Les travailleurs exigent de la souplesse
Il semble néanmoins que les employeurs canadiens continuent à donner plus facilement aux femmes la possibilité de travailler à temps partiel. Selon les conclusions canadiennes du plus récent sondage Workmonitor de Randstad, mené dans 29 pays, 60 % des femmes mentionnent avoir la possibilité de travailler à temps partiel, contre 44 % des hommes.
Ces résultats correspondent à ceux de Statistique Canada selon lesquels, en 2010, plus de deux fois plus de femmes que d’hommes ont travaillé à temps partiel au pays. «La société d’aujourd’hui exige de la flexibilité dans les horaires de travail, a mentionné par voie de communiqué Stacy Parker, vice-présidente du marketing, Randstad Canada. Alors que les parents de jeunes enfants ont de la difficulté à trouver un équilibre entre leurs obligations au travail et à la maison, ils sont plus à même de vouloir des conditions de travail flexibles.»

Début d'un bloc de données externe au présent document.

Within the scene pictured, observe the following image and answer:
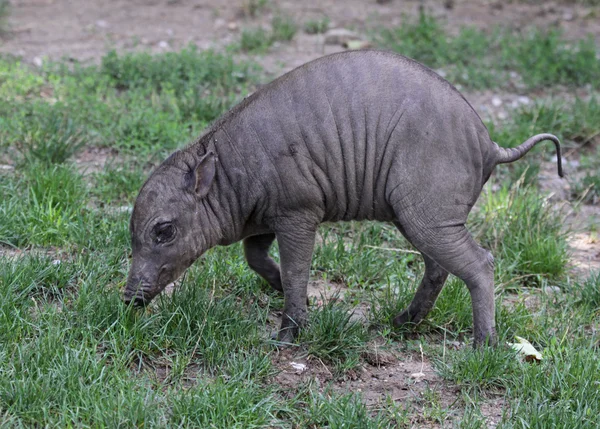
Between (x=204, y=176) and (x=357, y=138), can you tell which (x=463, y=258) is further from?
(x=204, y=176)

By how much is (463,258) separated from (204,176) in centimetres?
155

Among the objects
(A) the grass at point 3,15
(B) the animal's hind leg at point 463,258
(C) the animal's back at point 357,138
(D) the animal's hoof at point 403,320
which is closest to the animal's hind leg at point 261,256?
(C) the animal's back at point 357,138

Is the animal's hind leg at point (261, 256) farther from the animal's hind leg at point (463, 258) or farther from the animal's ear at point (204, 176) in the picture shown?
the animal's hind leg at point (463, 258)

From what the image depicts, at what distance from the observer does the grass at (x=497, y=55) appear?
367 inches

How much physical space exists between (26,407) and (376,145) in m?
2.31

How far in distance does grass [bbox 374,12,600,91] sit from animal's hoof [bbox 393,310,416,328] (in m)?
4.37

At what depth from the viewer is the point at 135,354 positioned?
480 cm

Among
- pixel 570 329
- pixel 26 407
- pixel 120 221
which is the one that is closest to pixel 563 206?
pixel 570 329

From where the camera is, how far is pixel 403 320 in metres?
5.45

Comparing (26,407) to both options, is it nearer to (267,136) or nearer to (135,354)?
(135,354)

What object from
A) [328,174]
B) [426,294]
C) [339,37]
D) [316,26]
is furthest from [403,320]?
[316,26]

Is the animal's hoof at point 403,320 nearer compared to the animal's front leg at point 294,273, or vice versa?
the animal's front leg at point 294,273

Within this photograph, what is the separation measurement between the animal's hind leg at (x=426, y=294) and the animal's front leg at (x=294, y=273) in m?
0.67

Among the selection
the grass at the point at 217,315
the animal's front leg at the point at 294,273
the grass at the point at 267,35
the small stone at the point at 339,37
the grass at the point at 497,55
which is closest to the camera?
the grass at the point at 217,315
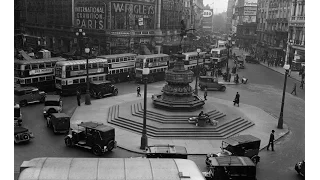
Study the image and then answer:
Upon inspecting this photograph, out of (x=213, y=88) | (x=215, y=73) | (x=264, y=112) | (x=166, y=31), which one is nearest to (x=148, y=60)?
(x=213, y=88)

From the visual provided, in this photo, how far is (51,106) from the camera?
25031 mm

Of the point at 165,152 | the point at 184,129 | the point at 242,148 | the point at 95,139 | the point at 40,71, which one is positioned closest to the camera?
the point at 165,152

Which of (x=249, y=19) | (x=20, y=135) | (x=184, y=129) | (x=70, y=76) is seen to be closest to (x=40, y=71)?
(x=70, y=76)

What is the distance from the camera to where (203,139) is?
2106 cm

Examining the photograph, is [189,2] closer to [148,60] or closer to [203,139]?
[148,60]

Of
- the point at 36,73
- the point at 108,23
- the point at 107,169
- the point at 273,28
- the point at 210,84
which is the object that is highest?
the point at 273,28

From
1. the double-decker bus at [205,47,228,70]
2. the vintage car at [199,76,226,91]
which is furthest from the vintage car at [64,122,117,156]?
the double-decker bus at [205,47,228,70]

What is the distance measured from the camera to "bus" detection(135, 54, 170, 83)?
40000 millimetres

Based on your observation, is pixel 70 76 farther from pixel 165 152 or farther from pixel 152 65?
pixel 165 152

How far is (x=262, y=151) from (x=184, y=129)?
5.27 meters

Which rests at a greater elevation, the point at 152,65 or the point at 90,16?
the point at 90,16

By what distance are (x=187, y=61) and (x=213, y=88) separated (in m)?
10.5

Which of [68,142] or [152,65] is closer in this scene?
[68,142]

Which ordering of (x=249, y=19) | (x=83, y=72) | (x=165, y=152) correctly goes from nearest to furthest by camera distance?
(x=165, y=152) → (x=83, y=72) → (x=249, y=19)
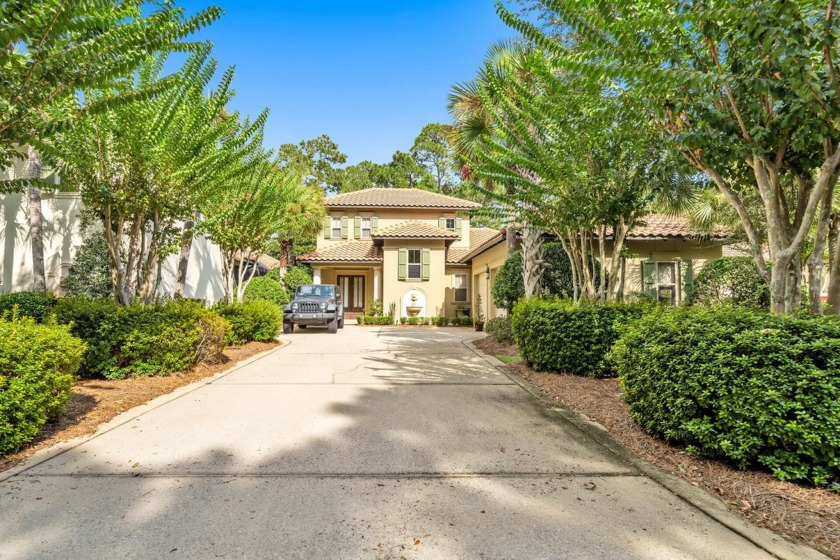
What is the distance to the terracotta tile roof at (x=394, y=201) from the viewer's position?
87.6 ft

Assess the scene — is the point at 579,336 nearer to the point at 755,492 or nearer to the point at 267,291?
the point at 755,492

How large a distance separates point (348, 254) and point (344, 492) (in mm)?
21533

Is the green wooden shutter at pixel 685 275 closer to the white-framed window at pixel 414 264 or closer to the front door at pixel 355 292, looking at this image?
the white-framed window at pixel 414 264

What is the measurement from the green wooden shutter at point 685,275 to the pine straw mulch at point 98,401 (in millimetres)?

D’après Stacy Parker, l’offre de conditions de travail flexibles joue un rôle important dans la capacité d’une organisation à recruter, à retenir et à motiver les meilleurs employés. «Des conditions de travail flexibles offrent une chance réelle aux travailleurs d’atteindre un équilibre travail-vie personnelle. L’atteinte d’un bon équilibre travail-vie personnelle réduit le niveau de stress, améliore la fidélité et le moral des employés, stimule la productivité et diminue l’absentéisme.»
Dans l’ensemble, plus de la moitié des répondants (52?%) disent que leur employeur facilite le travail à temps partiel. Les pays présentant les ratios les plus élevés (de 71 % à 60 %) sont les pays scandinaves, le Royaume-Uni, le Luxembourg, les Pays-Bas, l’Australie, l’Allemagne et la Nouvelle-Zélande.
Quelques chiffres
Une autre étude a été réalisée plus tôt cette année par Regus PLC auprès de 17 000 entreprises dans 80 pays.
- 88 % des entreprises canadiennes offrent désormais une certaine souplesse dans les conditions de travail.
- 66 % déclarent même qu’offrir des conditions de travail flexibles leur a permis de réaliser des économies.
- Près d’un tiers affirment qu’accorder des conditions de travail plus souples améliore la productivité des employés.